Exercise: What lines in the following entries hold the word "trap"? Copy each one.

Exercise data:
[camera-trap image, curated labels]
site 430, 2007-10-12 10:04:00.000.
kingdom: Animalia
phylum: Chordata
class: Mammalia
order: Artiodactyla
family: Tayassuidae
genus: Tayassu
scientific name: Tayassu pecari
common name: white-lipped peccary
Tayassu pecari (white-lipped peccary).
...
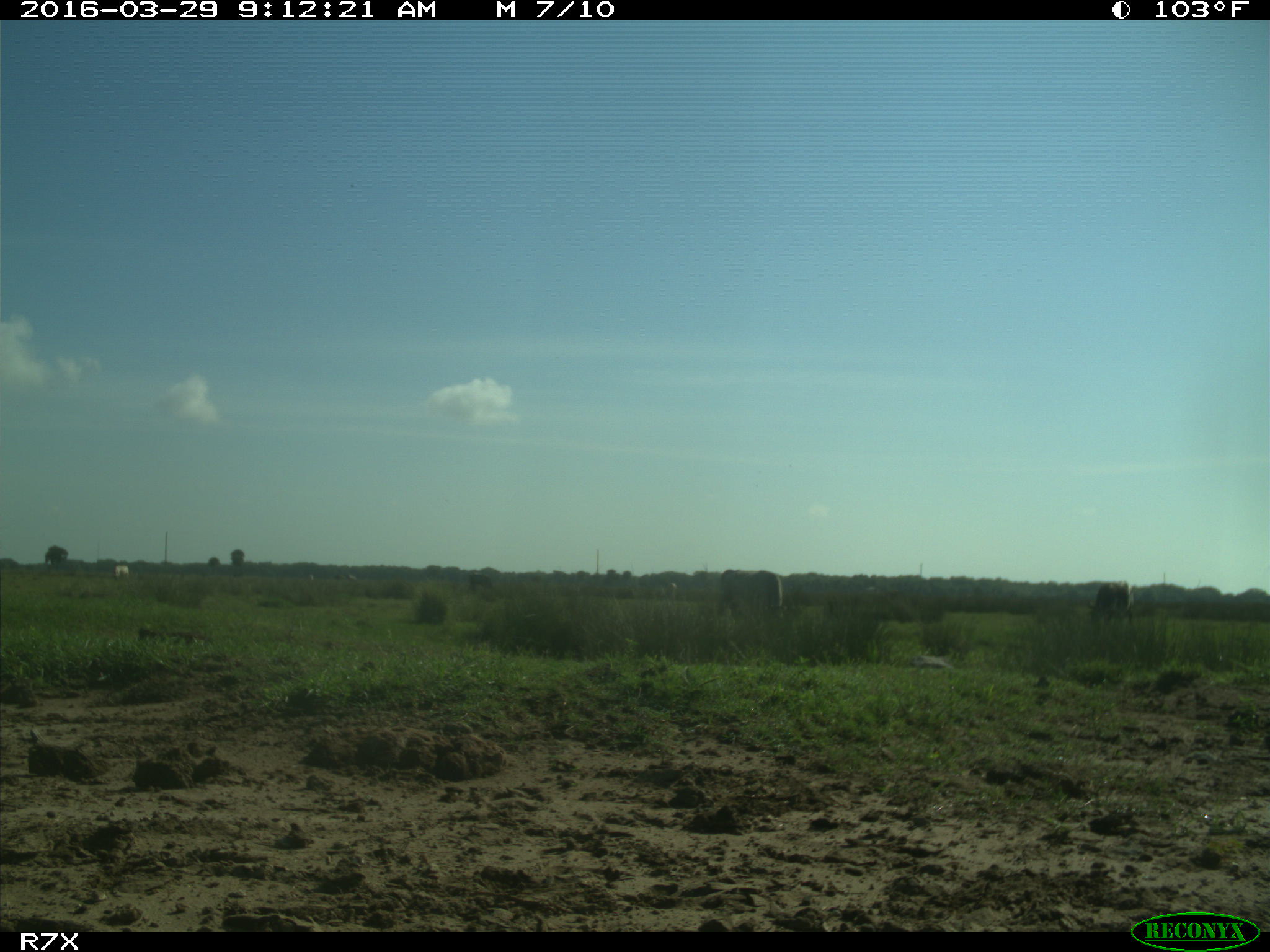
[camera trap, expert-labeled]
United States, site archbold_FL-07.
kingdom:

Task solution:
[camera-trap image, curated labels]
[camera trap, expert-labeled]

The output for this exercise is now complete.